When Gov. Nixon wielded his executive power last week to veto or freeze more than $1.1 billion in state funding for Missouri's 2015 fiscal year budget, it sent ripples of anxiety throughout the state.
Which is exactly what the governor wanted.
School districts and higher education institutions across the state are adjusting to the announcement that more than $200 million will be frozen from education spending, including preschool programs, elementary, high schools and higher education. Locally, the Cottonwood Residential Treatment Center for children with mental health issues will be shut down. Funding for the local autism center will be cut. The list goes on and on. It appears the governor has gone out of his way to target our state's young people.
For those who may not be familiar with Missouri's process, the government is bound by the state constitution to spend no more than it takes in. The governor plays a key role in upholding that requirement.
But the governor is going far beyond balancing the budget. He's using a political hammer to secure his veto power. And that's politics. Republicans have no room to argue about using political leverage. In recent years, Republican leadership has pulled every procedural lever possible to push through agendas. Republicans hold huge majorities in both houses, and the Democratic governor is turning about fair political play.
But we would argue that this is not how a state should be run.
The governor is basing his cuts on political assumptions. He is assuming that Republican strategies that involve tax cuts will not invigorate the economy. He's assuming that Missouri business leaders won't hire more people. He employed the same strategy last year, which juiced the passions of the education systems throughout the state (which are huge employers), and pressured the General Assembly to not override his veto of a tax-cut bill. The strategy worked, and Nixon released $400 million he had withheld, but only after lawmakers failed to override the veto.
This year, Nixon is raising the stakes.
The governor has vetoed 10 bills that called for tax breaks for specific entities such as power companies, laundromats, restaurants and grocery stores. Nixon has estimated the measures would bring state revenue down by $425 million.
Rep. Kathy Swan, R-Cape Girardeau, questions the math.
"I went into each one of those bills and pulled up the fiscal notes and added -- of course, some of them will say ‘up to' and some will say ‘may exceed' -- but if you take the top dollar figure on all those fiscal notes, I come up with a little over $233 million," Swan said. "So we've got about a $192 million difference."
And this is where politics fails us. What are we to make of any decision, if our politicians can't come within $192 million of the same numbers?
We have a governor willing to slash education funding, freeze increases for schools, squeeze academic scholarships for our brightest students and eliminate mental health services for children to make a political point on numbers that may or not be real.
Meanwhile, our leaders at our educational systems are flummoxed. Politics is getting in the way.
The governor is certainly making his presence known to the public. In an odd set of circumstances, it's the Democrat using the budget machete and the Republicans arguing against the cuts. What a strange situation.
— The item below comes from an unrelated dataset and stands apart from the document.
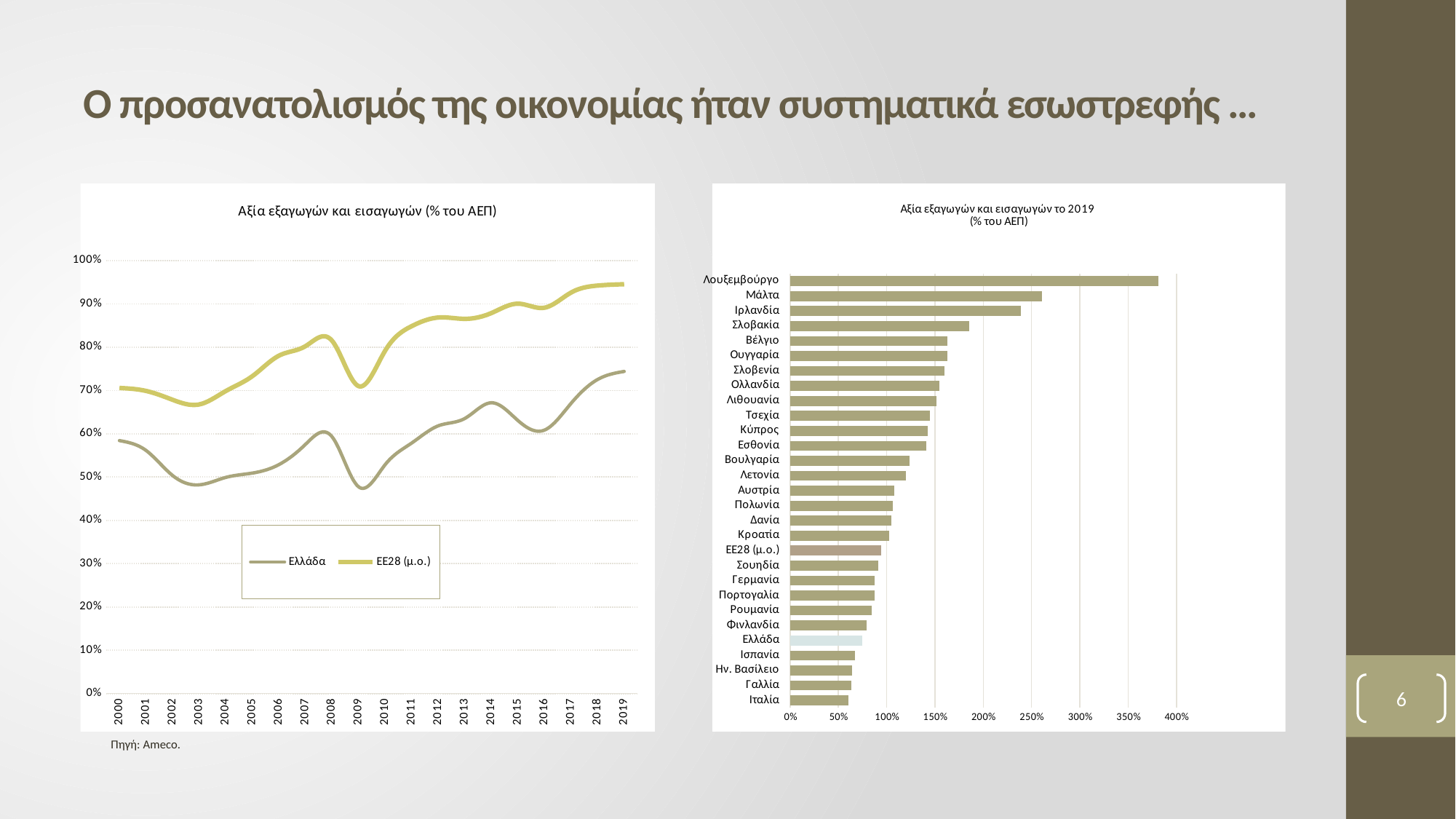
In the left line chart, how many series does the legend list? 2 In the left line chart, how many years are shown on the x axis? 20 In the right bar chart, which category has the lowest value? Ιταλία What kind of chart is the left chart titled 'Αξία εξαγωγών και εισαγωγών (% του ΑΕΠ)'? line chart In the right bar chart, is the value for Ελλάδα greater or less than 100%? less In the left line chart, what are the two series named in the legend? Ελλάδα and ΕΕ28 (μ.ο.) What kind of chart is the right chart titled 'Αξία εξαγωγών και εισαγωγών το 2019 (% του ΑΕΠ)'? bar chart In the left line chart, does the Ελλάδα series rise or fall from 2016 to 2019? rise In the left line chart, which series has the higher value in 2019, Ελλάδα or ΕΕ28 (μ.ο.)? ΕΕ28 (μ.ο.) In the right bar chart, which country has the highest value? Λουξεμβούργο In the right bar chart, how many bars are shown? 29 In the left line chart, is the value for Ελλάδα in 2009 greater or less than 50%? less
We often wonder, however, why isn't Nixon making his presence known in the Capitol? Why isn't he getting involved earlier in the process, talking with leaders in both houses about his concerns? Where is the governor when the bills are being crafted? Is he voicing opposition throughout the process? Is he offering suggestions or compromises? Could this veto nonsense be avoided with a little more communication?
As with politicians on both sides of the aisle, be it state or federal, it appears Nixon is more interested in power than leadership. And for Nixon, without the benefit of political majority in either house, there's no better way to secure power than putting children's education in the political cross hairs.